As an ever-increasing amount of sensitive information continues to be digitally stored online, researches are finding it easier and easier to access that data without using any advanced techniques of complicated hacking tools. Researchers at the MacKeeper Security Research Center exposed the most recent example of delicate information available to the public according to a thorough piece published on Motherboard.

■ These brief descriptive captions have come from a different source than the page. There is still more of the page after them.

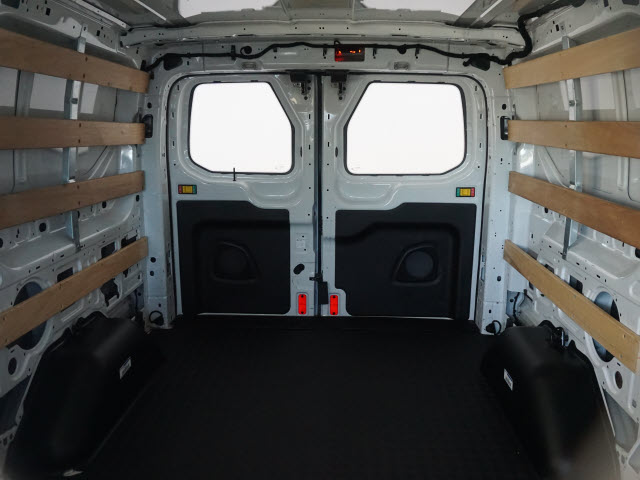 2016 Transit 250 Low Roof, Cargo Van #P4220 - photo 29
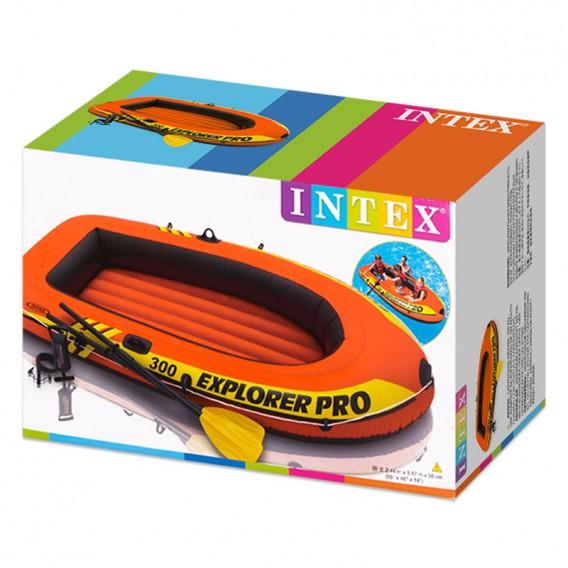 Bote hinchable Intex Explorer Pro 300 con remos y bomba 58358NP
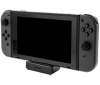 Nyko hit with class-action lawsuit over 3rd party Nintendo Switch Dock controversy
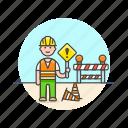 caucasian, construction, estate, male, real, worker icon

The team discovered a tremendous amount of information regarding Joan Jett and the Blackhearts band members was left almost entirely unprotected.

Joan Jett and her band became famous in the 1980s for classic rock songs she performed as Joan Jett & the Blackhearts, which was also preceded by her success with the Runaways including their hit song “Cherry Bomb”. The Blackhearts album “I Love Rock ‘n’ Roll” was No. 1 on the Billboard Hot 100 from March 20 to May 1, 1982, and their other popular hits included “Crimson and Clover”, “I Hate Myself for Loving You”, “Do You Wanna Touch Me”, “Light of Day”, “Love Is All Around” and “Bad Reputation.”

The recent hack revealed scanned photos of her and a band members’ passports, Ms. Jett’s social security number, invoices, banking information, credit card data, social media account login credentials, copies of scanned checks from royalty payments, previously unreleased song demos and more. “I just can’t believe they were so ignorant when dealing with cybersecurity,” Bob Diachenko, a researcher at MacKeeper, told Motherboard in an email.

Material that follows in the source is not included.